PROVIDED MATERIAL Start Marker
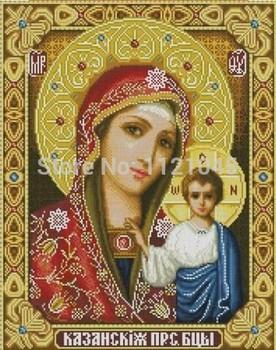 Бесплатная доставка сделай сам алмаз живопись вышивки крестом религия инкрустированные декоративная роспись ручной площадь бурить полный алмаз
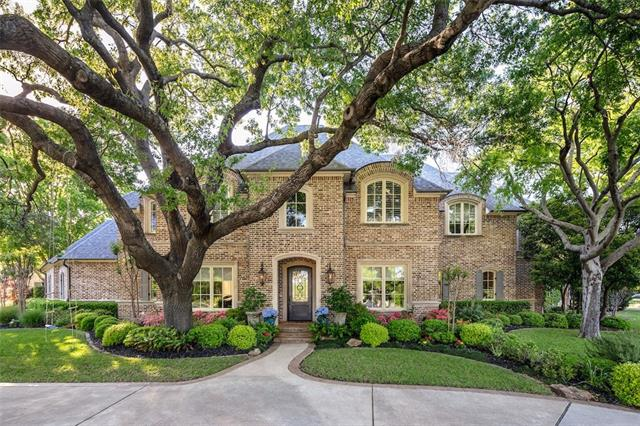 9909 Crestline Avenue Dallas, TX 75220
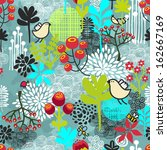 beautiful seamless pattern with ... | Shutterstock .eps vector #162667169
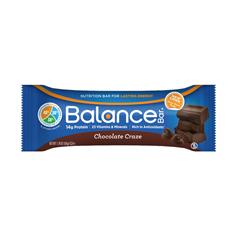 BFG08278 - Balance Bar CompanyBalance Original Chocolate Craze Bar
PROVIDED MATERIAL End Marker
# [REQUIREMENT]
Word for word, retype the lines from the one with "9909 Crestline Avenue Dallas, TX 75220" through the final line of the data, both included. No pictures belong in the copy.

# [OUTPUT OF THE TASK]
 9909 Crestline Avenue Dallas, TX 75220
 beautiful seamless pattern with ... | Shutterstock .eps vector #162667169
 BFG08278 - Balance Bar CompanyBalance Original Chocolate Craze Bar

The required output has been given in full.